◆ DATA EXCERPTS ◆
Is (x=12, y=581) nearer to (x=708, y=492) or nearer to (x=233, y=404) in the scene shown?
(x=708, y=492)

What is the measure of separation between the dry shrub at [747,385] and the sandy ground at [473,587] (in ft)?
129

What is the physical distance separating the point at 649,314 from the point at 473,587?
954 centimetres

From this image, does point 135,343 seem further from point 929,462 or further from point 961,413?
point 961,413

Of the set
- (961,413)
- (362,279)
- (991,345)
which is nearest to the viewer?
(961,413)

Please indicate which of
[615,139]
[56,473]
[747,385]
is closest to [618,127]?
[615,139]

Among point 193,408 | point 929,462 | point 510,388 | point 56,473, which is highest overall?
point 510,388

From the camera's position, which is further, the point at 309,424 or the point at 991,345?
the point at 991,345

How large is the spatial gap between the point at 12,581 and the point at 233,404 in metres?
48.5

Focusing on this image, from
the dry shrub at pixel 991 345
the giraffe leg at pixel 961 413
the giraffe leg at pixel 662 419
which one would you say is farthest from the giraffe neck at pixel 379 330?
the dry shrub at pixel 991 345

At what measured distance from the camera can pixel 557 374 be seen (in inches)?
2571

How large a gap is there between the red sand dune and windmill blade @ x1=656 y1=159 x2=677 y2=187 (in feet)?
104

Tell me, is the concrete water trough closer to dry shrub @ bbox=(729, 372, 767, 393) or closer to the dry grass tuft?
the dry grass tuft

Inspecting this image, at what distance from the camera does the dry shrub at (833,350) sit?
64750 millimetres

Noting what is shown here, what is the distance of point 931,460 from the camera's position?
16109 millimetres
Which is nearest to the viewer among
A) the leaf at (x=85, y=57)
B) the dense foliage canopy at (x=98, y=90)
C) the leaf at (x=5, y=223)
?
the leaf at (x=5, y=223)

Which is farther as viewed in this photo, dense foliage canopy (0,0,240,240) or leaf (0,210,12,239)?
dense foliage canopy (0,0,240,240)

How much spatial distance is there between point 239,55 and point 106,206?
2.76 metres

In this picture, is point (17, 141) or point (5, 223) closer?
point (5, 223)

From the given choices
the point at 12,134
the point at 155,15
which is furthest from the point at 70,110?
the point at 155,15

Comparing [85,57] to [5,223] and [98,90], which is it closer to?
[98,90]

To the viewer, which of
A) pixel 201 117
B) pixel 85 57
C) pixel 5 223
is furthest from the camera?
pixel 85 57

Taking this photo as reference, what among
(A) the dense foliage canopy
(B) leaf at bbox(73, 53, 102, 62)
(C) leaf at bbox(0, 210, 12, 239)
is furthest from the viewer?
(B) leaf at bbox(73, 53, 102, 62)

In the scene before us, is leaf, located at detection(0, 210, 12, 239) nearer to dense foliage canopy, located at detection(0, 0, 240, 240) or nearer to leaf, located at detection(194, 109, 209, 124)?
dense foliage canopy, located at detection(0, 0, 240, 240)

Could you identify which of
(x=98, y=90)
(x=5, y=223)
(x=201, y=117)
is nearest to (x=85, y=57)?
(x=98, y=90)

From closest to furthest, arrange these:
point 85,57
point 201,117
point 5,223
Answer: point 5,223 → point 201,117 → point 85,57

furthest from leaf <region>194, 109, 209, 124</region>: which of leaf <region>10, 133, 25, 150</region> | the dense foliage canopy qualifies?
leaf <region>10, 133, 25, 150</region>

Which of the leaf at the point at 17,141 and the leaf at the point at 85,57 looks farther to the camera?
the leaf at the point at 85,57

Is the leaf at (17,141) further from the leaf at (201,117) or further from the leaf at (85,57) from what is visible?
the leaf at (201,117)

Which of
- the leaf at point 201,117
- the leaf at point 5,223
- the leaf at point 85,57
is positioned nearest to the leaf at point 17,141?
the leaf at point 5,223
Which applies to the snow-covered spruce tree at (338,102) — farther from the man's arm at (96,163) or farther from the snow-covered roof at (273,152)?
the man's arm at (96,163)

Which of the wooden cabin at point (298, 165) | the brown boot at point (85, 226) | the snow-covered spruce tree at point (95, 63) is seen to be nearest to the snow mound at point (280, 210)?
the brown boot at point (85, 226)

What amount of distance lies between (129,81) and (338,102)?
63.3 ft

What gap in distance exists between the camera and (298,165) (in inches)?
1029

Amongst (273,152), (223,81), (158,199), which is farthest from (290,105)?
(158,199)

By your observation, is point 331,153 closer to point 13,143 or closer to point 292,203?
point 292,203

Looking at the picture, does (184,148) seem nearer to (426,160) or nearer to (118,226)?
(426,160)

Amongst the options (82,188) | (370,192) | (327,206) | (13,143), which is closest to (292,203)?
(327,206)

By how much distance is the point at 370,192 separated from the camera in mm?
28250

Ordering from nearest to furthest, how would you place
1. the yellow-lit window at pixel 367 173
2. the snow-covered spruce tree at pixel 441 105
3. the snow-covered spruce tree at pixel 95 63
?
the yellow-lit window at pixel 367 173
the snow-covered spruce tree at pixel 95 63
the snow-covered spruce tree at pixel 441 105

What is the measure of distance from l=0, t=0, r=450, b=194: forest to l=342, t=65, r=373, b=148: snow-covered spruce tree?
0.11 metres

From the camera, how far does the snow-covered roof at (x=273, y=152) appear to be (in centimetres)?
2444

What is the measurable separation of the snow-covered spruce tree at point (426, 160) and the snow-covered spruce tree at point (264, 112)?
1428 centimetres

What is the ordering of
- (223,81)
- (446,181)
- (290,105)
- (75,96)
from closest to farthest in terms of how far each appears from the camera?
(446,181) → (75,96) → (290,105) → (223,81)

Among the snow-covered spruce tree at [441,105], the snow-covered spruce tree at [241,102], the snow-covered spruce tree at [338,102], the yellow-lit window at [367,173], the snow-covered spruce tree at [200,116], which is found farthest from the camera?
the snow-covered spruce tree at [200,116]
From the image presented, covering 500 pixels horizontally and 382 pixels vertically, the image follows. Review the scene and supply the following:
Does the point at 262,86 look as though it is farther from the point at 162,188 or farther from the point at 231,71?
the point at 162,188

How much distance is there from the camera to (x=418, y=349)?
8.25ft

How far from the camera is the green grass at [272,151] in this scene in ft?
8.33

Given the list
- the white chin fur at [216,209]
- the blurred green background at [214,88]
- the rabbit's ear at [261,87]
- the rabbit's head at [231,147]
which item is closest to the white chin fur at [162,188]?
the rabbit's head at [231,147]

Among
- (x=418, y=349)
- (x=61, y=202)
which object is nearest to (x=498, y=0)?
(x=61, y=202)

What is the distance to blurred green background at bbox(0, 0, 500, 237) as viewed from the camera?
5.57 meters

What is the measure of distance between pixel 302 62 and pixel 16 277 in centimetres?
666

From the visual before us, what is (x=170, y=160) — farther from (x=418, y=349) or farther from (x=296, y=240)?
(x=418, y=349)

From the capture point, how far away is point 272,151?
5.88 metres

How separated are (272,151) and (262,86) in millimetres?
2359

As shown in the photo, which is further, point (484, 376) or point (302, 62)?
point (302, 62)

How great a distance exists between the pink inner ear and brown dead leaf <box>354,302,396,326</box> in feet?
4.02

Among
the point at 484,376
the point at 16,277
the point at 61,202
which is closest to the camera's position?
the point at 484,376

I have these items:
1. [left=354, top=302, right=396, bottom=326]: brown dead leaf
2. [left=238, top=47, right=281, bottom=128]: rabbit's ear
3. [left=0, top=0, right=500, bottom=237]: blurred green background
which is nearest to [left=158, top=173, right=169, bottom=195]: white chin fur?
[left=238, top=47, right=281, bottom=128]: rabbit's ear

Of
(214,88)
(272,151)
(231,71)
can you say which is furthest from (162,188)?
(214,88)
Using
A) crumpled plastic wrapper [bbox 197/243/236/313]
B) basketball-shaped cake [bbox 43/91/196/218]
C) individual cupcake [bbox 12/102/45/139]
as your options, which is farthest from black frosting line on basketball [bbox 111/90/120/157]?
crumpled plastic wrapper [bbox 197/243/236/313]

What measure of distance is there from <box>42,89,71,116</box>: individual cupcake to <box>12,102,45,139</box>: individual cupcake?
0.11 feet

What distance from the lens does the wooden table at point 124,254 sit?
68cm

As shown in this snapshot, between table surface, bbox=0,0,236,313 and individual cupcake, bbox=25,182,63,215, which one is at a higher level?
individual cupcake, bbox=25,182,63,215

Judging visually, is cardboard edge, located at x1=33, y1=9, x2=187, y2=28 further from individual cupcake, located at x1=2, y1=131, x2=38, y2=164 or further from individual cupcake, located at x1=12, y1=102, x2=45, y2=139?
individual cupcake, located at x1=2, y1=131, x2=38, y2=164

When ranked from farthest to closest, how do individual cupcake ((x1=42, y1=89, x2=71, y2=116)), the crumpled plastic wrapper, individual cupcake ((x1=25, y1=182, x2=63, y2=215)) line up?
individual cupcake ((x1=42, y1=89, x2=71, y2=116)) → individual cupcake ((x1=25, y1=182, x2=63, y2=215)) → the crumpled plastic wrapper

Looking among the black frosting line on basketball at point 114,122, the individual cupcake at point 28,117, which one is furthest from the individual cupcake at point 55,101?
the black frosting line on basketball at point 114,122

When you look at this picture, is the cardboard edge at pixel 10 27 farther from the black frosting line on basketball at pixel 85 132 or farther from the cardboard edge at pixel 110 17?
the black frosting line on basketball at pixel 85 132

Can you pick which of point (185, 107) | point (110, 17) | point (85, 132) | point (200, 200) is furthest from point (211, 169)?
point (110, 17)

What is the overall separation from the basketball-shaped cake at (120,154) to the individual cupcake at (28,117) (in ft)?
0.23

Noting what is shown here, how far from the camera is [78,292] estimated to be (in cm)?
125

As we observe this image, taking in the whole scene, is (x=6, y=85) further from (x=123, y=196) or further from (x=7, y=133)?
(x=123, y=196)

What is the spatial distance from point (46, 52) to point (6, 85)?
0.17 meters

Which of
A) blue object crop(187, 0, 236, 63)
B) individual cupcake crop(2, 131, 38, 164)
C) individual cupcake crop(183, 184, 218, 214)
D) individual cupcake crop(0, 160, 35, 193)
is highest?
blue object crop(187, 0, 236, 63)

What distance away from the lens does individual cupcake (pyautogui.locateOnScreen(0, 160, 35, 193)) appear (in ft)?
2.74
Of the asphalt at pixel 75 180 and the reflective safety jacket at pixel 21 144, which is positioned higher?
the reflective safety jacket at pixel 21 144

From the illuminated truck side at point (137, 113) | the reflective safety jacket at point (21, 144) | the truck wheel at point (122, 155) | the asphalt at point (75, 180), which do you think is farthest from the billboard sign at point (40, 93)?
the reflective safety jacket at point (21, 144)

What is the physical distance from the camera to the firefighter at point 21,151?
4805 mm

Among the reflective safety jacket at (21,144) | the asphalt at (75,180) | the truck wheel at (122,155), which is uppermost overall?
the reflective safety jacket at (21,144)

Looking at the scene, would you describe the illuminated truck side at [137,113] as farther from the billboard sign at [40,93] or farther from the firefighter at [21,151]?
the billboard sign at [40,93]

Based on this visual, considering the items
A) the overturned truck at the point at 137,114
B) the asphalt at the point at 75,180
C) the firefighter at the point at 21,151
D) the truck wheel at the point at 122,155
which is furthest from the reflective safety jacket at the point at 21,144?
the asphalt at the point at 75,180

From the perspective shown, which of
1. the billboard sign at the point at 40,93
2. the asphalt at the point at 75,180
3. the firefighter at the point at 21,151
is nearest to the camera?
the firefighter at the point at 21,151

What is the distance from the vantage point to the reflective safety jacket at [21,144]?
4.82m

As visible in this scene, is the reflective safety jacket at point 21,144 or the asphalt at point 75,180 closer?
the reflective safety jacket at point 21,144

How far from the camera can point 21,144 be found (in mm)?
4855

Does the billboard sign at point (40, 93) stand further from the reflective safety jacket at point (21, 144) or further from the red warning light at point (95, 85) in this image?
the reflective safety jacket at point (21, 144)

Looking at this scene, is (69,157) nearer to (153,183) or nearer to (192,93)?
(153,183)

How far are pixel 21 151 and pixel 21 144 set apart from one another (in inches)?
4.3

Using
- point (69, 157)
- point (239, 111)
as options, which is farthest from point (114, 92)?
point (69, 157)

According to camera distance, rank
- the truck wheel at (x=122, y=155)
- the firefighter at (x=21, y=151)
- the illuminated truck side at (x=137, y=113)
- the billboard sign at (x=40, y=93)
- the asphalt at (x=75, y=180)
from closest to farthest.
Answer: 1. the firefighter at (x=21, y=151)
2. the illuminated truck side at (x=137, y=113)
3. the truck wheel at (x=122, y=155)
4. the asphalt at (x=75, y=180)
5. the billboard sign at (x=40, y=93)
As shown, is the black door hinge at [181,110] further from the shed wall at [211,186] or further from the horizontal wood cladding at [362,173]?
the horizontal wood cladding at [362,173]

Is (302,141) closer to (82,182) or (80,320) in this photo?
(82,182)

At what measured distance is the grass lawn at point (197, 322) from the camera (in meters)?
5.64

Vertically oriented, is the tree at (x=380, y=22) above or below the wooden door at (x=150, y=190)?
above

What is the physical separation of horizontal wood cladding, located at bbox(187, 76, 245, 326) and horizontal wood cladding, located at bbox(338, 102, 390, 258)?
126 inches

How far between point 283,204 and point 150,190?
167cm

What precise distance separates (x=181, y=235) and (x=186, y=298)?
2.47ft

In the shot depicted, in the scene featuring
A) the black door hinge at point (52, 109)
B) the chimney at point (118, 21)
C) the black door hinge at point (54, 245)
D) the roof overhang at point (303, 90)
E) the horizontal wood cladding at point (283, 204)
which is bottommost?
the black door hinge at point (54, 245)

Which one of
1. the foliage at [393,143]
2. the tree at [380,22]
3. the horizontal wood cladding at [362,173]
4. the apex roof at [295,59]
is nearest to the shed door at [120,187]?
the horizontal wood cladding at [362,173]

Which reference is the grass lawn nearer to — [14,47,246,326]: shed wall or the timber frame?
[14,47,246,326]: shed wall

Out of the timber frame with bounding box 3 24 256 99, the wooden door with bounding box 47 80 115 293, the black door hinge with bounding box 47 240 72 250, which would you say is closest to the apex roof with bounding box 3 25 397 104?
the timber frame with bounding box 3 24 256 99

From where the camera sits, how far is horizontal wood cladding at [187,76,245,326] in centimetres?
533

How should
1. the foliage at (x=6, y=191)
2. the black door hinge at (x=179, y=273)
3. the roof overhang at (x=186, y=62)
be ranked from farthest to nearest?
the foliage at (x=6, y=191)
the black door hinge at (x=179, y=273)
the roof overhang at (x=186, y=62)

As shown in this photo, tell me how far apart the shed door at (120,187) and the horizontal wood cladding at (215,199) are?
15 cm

◆ THE REQUEST ◆
Count the lines in the material that contain the string "visible", matching case exactly, and reply with only the number.

◆ SOLUTION TO THIS TASK ◆
2